John Wilkins, former editor of The Tablet, a British Catholic weekly,
said the demographic shifts have deep implications for Europe at a time
when confidence has been eroded by high-profile sex abuse scandals and
many Catholics believe deliberate attempts are being made to marginalize
Europe's Christian traditions.
"Europe's view of itself as the traditional center (of the church) has
long been an anomaly, given the church's steady decline here, so this is
bound to change," Wilkins told CNS.
"The perspectives and priorities will be different in the future, and
the questions which preoccupy many Europeans, from contraception to
women's ordination, may well seem less pressing than the universal
issues of poverty and social justice which preoccupy the new pope,"
Wilkins said.
As priestly vocations and church attendance have plummeted across
Europe, Catholic bastions such as Slovakia and Poland provide a third of
all European ordinations and a clergy presence throughout the
continent.
Still, the church is growing in Scandinavia and attracting vibrant
devotions in the former Soviet Union. Germany and Austria remain
theological powerhouses. Multiethnic assimilation is boosting the
Catholic presence in France and Belgium.
At the same time, Pope Francis's native Argentina is home to 31 million
Catholics, the same number as Germany and Congo, according to the Pew
Research Center.
Latin America as a whole was home to a quarter of the world's Catholics a
century ago, but now, combined with Caribbean nations, hosts 39
percent; sub-Saharan Africa claimed just 1 percent of worldwide
Catholics in 1910 and now has 16 percent.

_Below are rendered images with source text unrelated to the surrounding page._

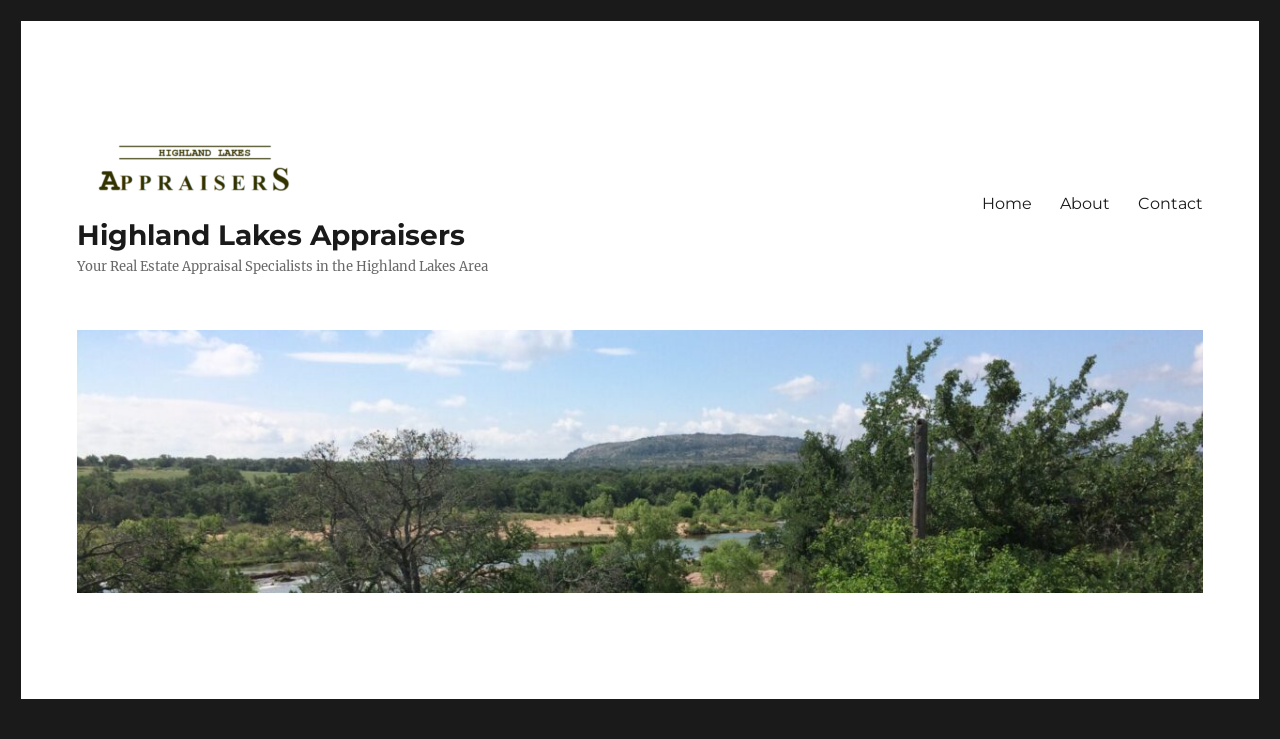

--- FILE ---
content_type: application/javascript
request_url: https://highlandlakesappraisers.com/wp-content/uploads/hummingbird-assets/08e9f0feed227f87169bec45e5302292.js
body_size: 580
content:
/**handles:twentysixteen-script**/
(l=>{var e,t,a,n,i,s,o;function r(e){var t=l("<button />",{class:"dropdown-toggle","aria-expanded":!1}).append(l("<span />",{class:"screen-reader-text",text:screenReaderText.expand}));e.find(".menu-item-has-children > a").after(t),e.find(".current-menu-ancestor > button").addClass("toggled-on"),e.find(".current-menu-ancestor > .sub-menu").addClass("toggled-on"),e.find(".menu-item-has-children").attr("aria-haspopup","true"),e.find(".dropdown-toggle").on("click",function(e){var t=l(this),a=t.find(".screen-reader-text");e.preventDefault(),t.toggleClass("toggled-on"),t.next(".children, .sub-menu").toggleClass("toggled-on"),t.attr("aria-expanded","false"===t.attr("aria-expanded")?"true":"false"),a.text(a.text()===screenReaderText.expand?screenReaderText.collapse:screenReaderText.expand)})}function d(){910<=window.innerWidth?(l(document.body).on("touchstart.twentysixteen",function(e){l(e.target).closest(".main-navigation li").length||l(".main-navigation li").removeClass("focus")}),n.find(".menu-item-has-children > a").on("touchstart.twentysixteen",function(e){var t=l(this).parent("li");t.hasClass("focus")||(e.preventDefault(),t.toggleClass("focus"),t.siblings(".focus").removeClass("focus"))})):n.find(".menu-item-has-children > a").off("touchstart.twentysixteen")}function c(){window.innerWidth<910?(a.hasClass("toggled-on")?a.attr("aria-expanded","true"):a.attr("aria-expanded","false"),s.hasClass("toggled-on")?(n.attr("aria-expanded","true"),i.attr("aria-expanded","true")):(n.attr("aria-expanded","false"),i.attr("aria-expanded","false")),a.attr("aria-controls","site-navigation social-navigation")):(a.removeAttr("aria-expanded"),n.removeAttr("aria-expanded"),i.removeAttr("aria-expanded"),a.removeAttr("aria-controls"))}function g(d){e.hasClass("page")||e.hasClass("search")||e.hasClass("single-attachment")||e.hasClass("error404")||l(".entry-content").find(d).each(function(){var e=l(this),t,a=e.offset().top,n=e.closest("article").find(".entry-footer"),i,n=n.offset().top+(n.height()+28),s=e.closest("figure"),o=e.next("figcaption"),r;n<a?"img.size-full"===d||".wp-block-image img"===d?((r=new Image).src=e.attr("src"),l(r).on("load.twentysixteen",function(){840<=r.width&&(".wp-block-image img"===d&&e.is("[width]")&&e.attr("width")<840||(e.addClass("below-entry-meta"),s.hasClass("wp-caption")&&(s.addClass("below-entry-meta"),s.removeAttr("style")),o&&o.addClass("below-entry-meta")))})):e.addClass("below-entry-meta"):(e.removeClass("below-entry-meta"),s.removeClass("below-entry-meta"))})}r(l(".main-navigation")),t=l("#masthead"),a=t.find("#menu-toggle"),s=t.find("#site-header-menu"),n=t.find("#site-navigation"),i=t.find("#social-navigation"),a.length&&(a.add(n).add(i).attr("aria-expanded","false"),a.on("click.twentysixteen",function(){l(this).add(s).toggleClass("toggled-on"),l(this).add(n).add(i).attr("aria-expanded","false"===l(this).add(n).add(i).attr("aria-expanded")?"true":"false")})),n.length&&n.children().length&&("ontouchstart"in window&&(l(window).on("resize.twentysixteen",d),d()),n.find("a").on("focus.twentysixteen blur.twentysixteen",function(){l(this).parents(".menu-item").toggleClass("focus")})),l(function(){e=l(document.body),l(window).on("load.twentysixteen",c).on("resize.twentysixteen",function(){clearTimeout(o),o=setTimeout(function(){g("img.size-full"),g("blockquote.alignleft, blockquote.alignright"),g(".wp-block-image img")},300),c()}),g("img.size-full"),g("blockquote.alignleft, blockquote.alignright"),g(".wp-block-image img")})})(jQuery);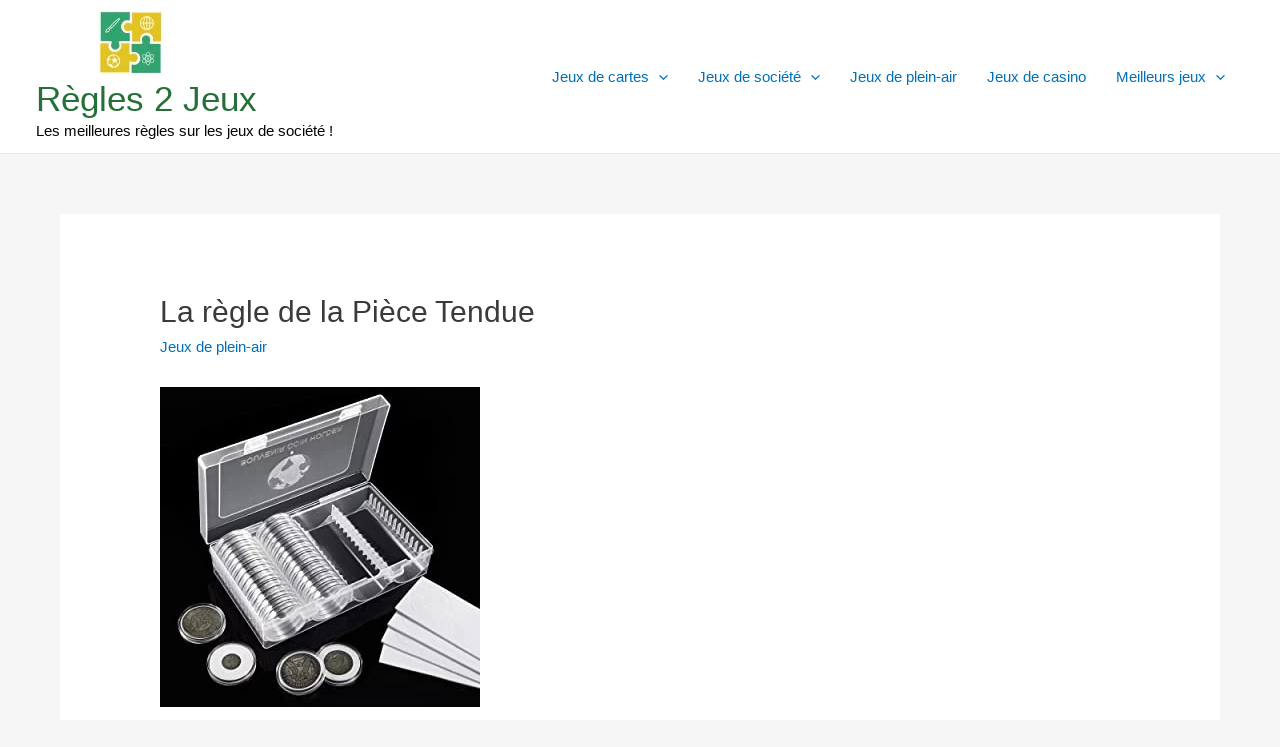

--- FILE ---
content_type: text/html; charset=utf-8
request_url: https://www.google.com/recaptcha/api2/aframe
body_size: 248
content:
<!DOCTYPE HTML><html><head><meta http-equiv="content-type" content="text/html; charset=UTF-8"></head><body><script nonce="D4ij-aRl80u4h92Vxu-NRw">/** Anti-fraud and anti-abuse applications only. See google.com/recaptcha */ try{var clients={'sodar':'https://pagead2.googlesyndication.com/pagead/sodar?'};window.addEventListener("message",function(a){try{if(a.source===window.parent){var b=JSON.parse(a.data);var c=clients[b['id']];if(c){var d=document.createElement('img');d.src=c+b['params']+'&rc='+(localStorage.getItem("rc::a")?sessionStorage.getItem("rc::b"):"");window.document.body.appendChild(d);sessionStorage.setItem("rc::e",parseInt(sessionStorage.getItem("rc::e")||0)+1);localStorage.setItem("rc::h",'1768885161175');}}}catch(b){}});window.parent.postMessage("_grecaptcha_ready", "*");}catch(b){}</script></body></html>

In Asia and the Pacific, Catholics have multiplied nearly tenfold, from 14 million to 131 million over the century.
Father Zulehner, the Austrian sociologist, said some of the statistics need interpreting.
Just as the U.S. Catholic Church has been boosted by immigrants, the
European church also has seen an influx of Catholics from the developing
world who have brought elements of their own religious culture and
spirituality with them, leading to a more diverse church, Father
Zulehner said.
"We're witnessing pluralization rather than secularization, as members of all faiths and none live and work together," he said.
"This process of opening up could revive the Christian faith in Europe
by dispelling old stereotypes about our thousand-year Christian
history," the priest added.
Wilkins thinks the new pope's ideals of poverty and simplicity could
also instill a new dynamism that could lead Catholics to rethink their
priorities. The image of "a pope of austerity for an age of austerity"
could well prove attractive, he said.
"This emphasis on putting the poor first could echo right through the church here," Wilkins said.
"When the church's credibility has been badly damaged, he offers the
kind of priestly authenticity we need. I think Europeans will see the
gifts a pope from outside has to offer."
Father Zulehner agreed.
If the church's tarnished image could be changed, the Austrian priest
said, Europeans searching for God could be brought into a new encounter
with the Catholic faith.
"The arrival of a pope from another world, unconnected with the medieval
background of European Catholicism, could create a modernizing drive,"
he said.
"The demographic changes can't be reversed, and the Eurocentric era is
clearly over. But if this helps European Catholics think as part of the
universal church, it'll be a good sign for the future."